Professor Posner is right that – by originalist lights – the argument for gun rights belongs in the legislature, not the Court.  Nothing said in the Heller oral argument persuasively demonstrated that the Second Amendment as originally understood protects an individual right of self-defense.  The Court may decide to the contrary, but it will be doing something other than originalism, as Justice Scalia has practiced it.  That said, a right of self-defense, especially in one’s home, existed at common law as confirmed by the 1744 case of Mallock v. Eastly ( 87 Eng. Rep. 1370, 1374, 7 Mod. Rep. 482 (C.P. 1744) [viewing the issue as “settled and determined” that “a man may keep a gun for the defence of his house and family …”]; and the common law being merely the natural law applied, as the late Edward Corwin elegantly pointed out, there is a natural right of self-preservation.  Professor Posner is mistaken to understand natural law as also supporting a right to disarm to secure public safety.  Whether or not disarming the general public is a good idea is at most a derivative policy choice of the right of self-preservation, not the right itself.  The Second Amendment was designed ” to assure the continuation and render possible the effectiveness of” the Militia.”  In 1939, Miller treated this as the purpose guiding its construction. ( Miller , 307 U.S. at 178.).   Why Justice Kennedy thinks this “deficient” is unexplained by anything other than the fear of announcing to a portion of the general public that the NRA mailings they have received over the years have been overstated  unless originalism includes the natural law of the Declaration of Independence which is the same natural law of the Ninth and Fourteenth Amendments so well explicated by my Pepperdine colleague Akhil Reed Amar .
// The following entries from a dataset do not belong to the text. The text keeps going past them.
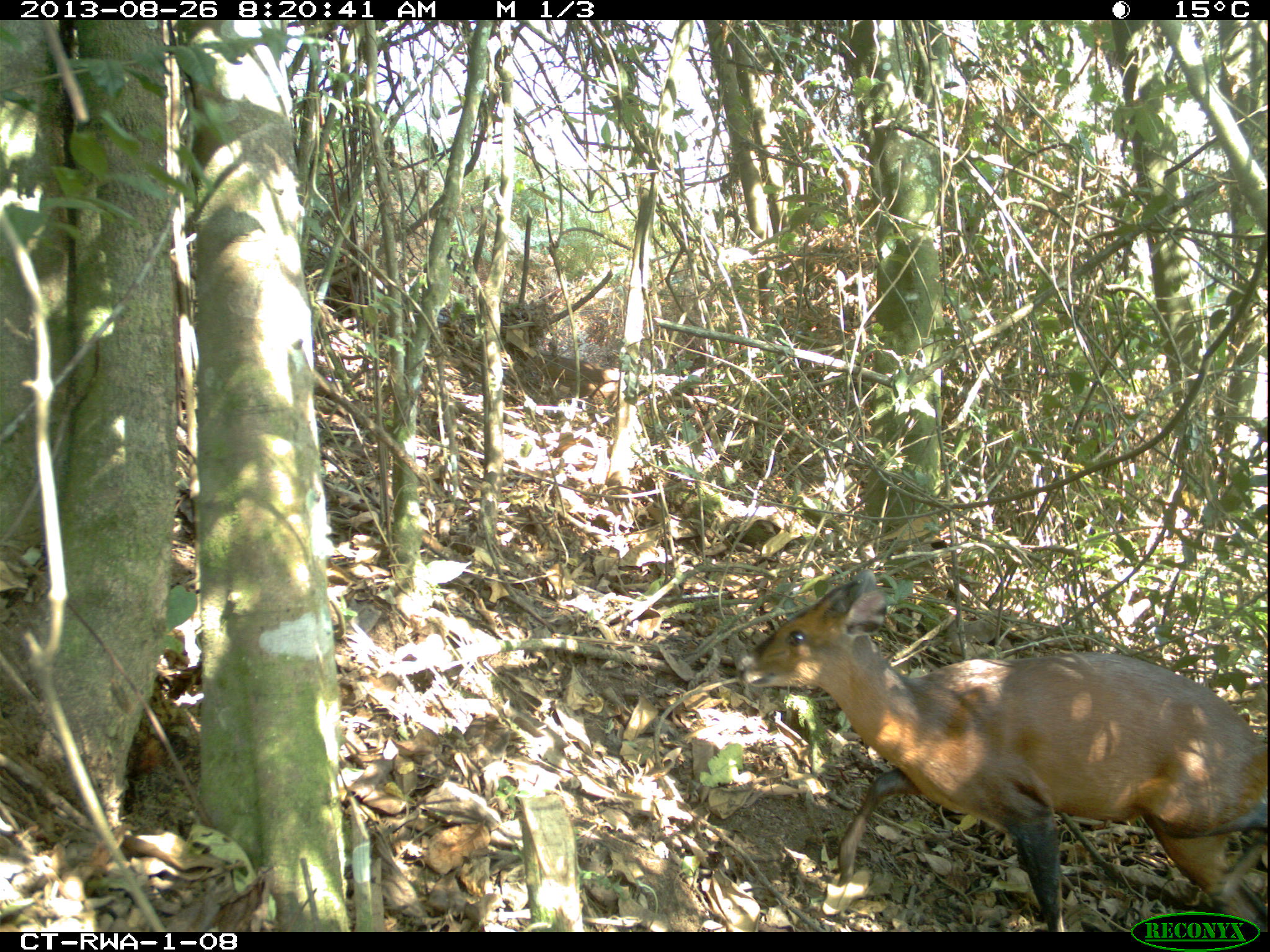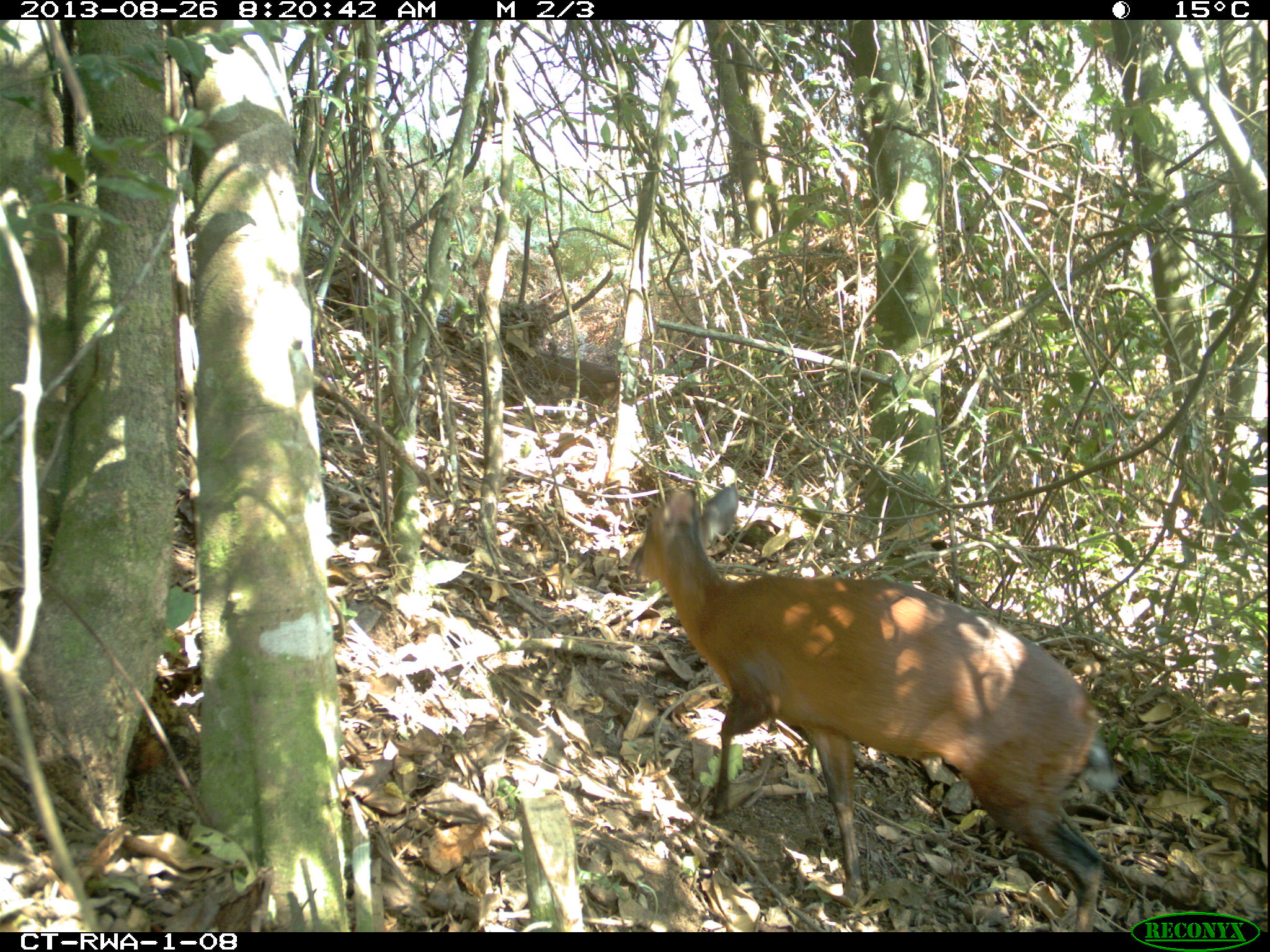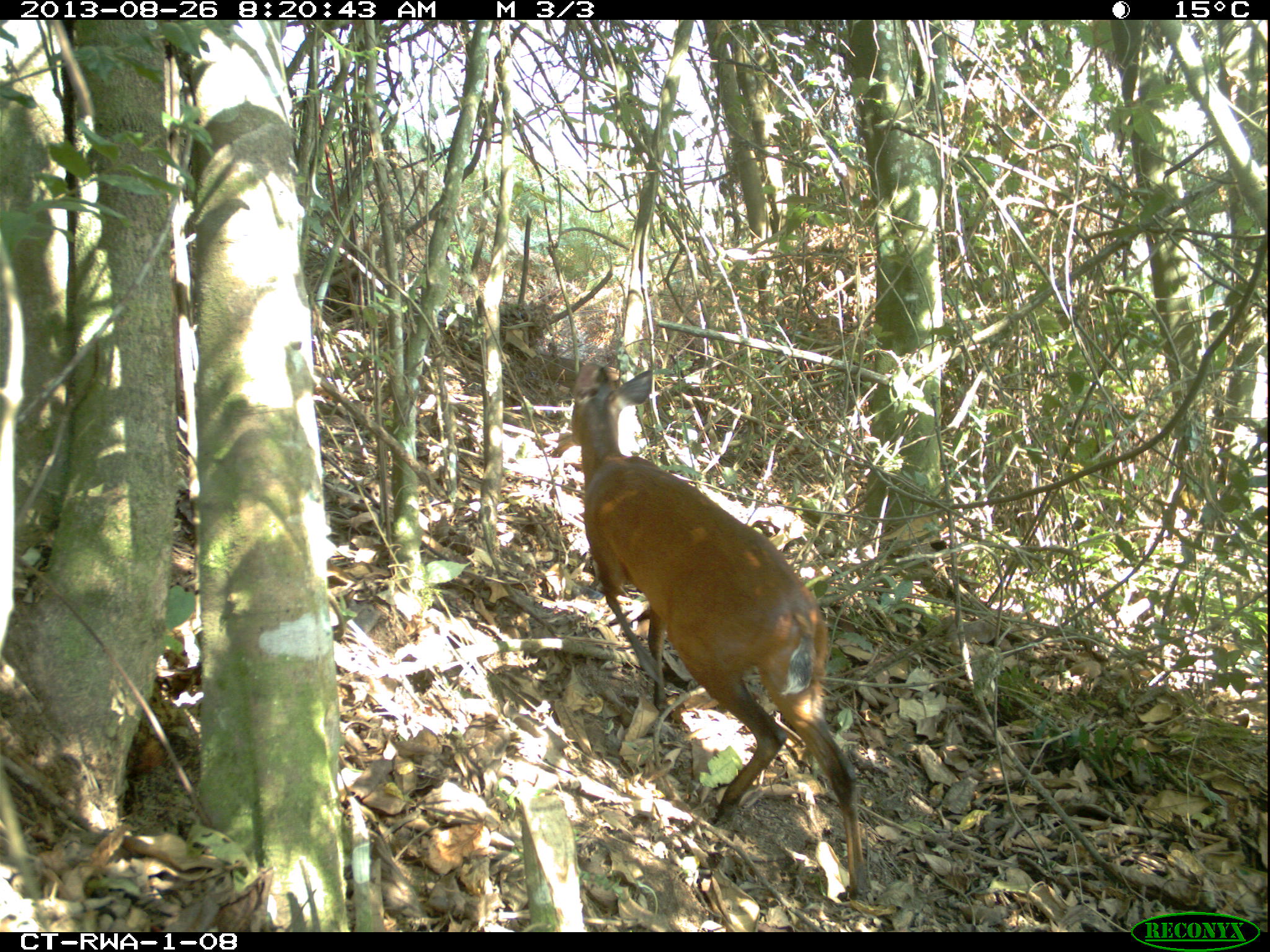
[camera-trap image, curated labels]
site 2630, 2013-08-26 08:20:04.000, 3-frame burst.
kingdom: Animalia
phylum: Chordata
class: Mammalia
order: Artiodactyla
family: Bovidae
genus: Cephalophus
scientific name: Cephalophus nigrifrons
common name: black-fronted duiker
Cephalophus nigrifrons (black-fronted duiker), count 1.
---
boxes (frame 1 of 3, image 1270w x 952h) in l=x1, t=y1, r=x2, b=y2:
cephalophus nigrifrons: l=735, t=570, r=1268, b=931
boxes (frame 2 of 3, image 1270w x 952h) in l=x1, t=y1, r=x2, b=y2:
cephalophus nigrifrons: l=626, t=485, r=1120, b=932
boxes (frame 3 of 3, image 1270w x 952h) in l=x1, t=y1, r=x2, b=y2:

A construction of the Second Amendment which assures the existence of militias by guaranteeing the private right to keep and bear arms is entirely consistent with Miller and the language and history of the Second Amendment, but for it to have any application in Heller,   it would require someone in a state militia to assert it, and the existence of a militia that, as I have said in a previous post , is BYOG.    Mr. Heller is neither in a self-arming militia nor in a state, and the Court has no business deciding this case without seriously accepting the premises of natural law originalism which as far as anyone can tell only resonates in the silence of Justice Thomas’ mind, and perhaps, not even there.

Maybe if the Court would write out its thinking first, before voting on it , it would grasp that it is error to make the Second Amendment into something it is not.